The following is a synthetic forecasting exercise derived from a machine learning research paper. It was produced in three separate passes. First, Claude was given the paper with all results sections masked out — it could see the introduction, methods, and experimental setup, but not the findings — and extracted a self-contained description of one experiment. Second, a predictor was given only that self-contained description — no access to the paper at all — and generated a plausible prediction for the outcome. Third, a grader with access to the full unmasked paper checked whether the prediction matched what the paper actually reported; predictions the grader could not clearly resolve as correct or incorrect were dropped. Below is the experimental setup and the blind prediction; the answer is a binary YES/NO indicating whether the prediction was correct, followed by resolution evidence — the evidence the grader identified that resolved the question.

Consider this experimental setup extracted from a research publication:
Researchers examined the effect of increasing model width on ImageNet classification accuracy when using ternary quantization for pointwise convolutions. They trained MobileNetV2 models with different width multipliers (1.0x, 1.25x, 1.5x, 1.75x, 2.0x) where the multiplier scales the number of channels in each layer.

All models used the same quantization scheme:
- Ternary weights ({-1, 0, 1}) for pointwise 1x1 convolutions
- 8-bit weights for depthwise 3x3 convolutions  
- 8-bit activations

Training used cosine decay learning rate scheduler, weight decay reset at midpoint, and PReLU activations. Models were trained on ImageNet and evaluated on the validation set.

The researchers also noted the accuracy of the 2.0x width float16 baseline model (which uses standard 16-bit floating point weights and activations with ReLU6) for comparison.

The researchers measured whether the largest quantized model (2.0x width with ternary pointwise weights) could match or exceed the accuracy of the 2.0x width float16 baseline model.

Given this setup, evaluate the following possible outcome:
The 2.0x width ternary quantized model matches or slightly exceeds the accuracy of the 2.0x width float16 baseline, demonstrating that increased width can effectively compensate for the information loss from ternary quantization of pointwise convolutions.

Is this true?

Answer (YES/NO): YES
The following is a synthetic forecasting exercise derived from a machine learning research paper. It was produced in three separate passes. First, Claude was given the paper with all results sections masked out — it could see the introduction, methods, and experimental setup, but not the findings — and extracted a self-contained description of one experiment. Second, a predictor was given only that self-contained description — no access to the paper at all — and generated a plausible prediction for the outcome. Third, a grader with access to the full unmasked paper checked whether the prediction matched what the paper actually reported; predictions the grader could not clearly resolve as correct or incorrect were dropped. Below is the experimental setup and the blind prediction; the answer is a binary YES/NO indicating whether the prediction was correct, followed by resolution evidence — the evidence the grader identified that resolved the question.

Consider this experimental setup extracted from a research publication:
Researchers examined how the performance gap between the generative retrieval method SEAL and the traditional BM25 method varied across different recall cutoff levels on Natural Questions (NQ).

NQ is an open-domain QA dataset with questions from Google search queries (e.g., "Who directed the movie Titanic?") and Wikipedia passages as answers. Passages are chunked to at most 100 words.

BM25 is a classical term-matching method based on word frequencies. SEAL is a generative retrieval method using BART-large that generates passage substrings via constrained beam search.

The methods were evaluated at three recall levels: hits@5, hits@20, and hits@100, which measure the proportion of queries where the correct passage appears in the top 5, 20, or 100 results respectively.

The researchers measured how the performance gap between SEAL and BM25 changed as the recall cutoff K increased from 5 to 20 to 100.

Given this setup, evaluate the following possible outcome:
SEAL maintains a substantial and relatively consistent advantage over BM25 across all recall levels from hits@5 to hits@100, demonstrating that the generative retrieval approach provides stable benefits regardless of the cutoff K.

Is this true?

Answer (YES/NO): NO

--

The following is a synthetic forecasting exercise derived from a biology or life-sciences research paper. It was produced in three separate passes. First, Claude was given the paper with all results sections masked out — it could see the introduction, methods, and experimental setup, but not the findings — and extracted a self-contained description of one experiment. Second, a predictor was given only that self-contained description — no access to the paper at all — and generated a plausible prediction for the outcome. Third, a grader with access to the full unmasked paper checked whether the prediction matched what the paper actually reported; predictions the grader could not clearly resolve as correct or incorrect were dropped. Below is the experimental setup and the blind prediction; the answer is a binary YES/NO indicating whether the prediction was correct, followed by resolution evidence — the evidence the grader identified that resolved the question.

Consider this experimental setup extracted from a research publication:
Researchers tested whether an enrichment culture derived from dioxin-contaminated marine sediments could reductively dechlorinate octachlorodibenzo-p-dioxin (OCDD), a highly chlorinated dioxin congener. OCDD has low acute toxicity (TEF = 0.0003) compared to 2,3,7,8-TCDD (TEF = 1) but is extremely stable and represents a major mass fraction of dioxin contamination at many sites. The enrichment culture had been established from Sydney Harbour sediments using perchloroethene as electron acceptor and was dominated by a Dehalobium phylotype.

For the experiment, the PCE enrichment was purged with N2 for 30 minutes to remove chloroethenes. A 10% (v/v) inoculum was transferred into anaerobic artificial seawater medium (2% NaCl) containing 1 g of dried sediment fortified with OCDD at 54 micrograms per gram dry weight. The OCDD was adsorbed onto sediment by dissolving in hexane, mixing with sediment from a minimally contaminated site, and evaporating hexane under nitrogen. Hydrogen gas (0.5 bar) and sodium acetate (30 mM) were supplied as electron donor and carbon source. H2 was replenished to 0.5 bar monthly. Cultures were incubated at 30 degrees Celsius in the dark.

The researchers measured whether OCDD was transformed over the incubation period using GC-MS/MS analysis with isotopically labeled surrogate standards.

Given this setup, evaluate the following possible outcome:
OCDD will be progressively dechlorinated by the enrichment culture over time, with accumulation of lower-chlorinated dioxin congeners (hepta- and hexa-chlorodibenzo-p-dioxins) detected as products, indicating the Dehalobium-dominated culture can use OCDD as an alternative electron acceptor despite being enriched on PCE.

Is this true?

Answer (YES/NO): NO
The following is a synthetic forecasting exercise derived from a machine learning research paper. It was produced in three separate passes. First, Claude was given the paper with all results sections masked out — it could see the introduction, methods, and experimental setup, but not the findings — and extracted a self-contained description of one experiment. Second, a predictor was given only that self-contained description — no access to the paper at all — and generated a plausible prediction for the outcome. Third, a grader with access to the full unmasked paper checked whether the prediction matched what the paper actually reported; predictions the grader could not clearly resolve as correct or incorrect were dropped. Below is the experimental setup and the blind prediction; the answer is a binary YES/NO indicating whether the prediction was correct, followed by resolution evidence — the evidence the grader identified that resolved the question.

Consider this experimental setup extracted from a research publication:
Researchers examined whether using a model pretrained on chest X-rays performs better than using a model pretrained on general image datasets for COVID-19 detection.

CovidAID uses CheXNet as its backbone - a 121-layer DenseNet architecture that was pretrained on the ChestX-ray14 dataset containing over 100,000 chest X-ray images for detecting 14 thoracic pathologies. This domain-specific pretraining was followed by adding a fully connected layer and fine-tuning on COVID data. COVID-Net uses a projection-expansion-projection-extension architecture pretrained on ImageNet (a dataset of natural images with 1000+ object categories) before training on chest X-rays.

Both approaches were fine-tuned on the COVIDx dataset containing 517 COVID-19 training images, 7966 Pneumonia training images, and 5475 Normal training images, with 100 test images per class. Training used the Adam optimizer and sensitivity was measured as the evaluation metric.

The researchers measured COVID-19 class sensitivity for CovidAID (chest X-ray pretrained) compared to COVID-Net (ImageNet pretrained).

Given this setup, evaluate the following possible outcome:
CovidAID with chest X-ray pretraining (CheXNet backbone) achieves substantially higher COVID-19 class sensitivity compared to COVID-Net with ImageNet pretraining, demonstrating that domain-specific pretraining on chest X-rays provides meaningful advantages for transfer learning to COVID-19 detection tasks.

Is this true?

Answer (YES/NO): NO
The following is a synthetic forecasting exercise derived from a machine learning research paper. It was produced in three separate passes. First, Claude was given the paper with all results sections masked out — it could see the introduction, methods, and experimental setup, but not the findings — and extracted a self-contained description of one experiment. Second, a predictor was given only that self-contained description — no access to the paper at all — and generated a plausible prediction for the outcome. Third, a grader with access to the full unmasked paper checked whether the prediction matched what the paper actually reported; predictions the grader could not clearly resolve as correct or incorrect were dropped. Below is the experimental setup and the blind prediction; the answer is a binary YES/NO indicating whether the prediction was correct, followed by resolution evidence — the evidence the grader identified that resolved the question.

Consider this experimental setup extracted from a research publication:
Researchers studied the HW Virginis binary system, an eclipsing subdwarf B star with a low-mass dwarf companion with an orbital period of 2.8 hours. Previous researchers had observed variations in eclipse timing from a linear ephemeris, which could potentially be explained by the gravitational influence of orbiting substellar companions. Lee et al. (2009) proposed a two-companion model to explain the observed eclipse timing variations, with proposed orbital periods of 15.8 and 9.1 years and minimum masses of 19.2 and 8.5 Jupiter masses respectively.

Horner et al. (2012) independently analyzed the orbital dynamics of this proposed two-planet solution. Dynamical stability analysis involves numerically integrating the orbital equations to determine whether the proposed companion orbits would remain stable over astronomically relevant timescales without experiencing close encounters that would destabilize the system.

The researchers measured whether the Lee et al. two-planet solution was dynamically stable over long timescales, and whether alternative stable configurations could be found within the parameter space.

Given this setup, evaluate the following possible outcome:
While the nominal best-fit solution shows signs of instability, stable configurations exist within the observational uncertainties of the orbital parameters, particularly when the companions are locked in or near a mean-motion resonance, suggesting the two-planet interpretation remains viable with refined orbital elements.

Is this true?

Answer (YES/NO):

**Action item:** If a line in the entries above contains "alternative", it counts toward the total; give only that total.

**Answer for the task:** 2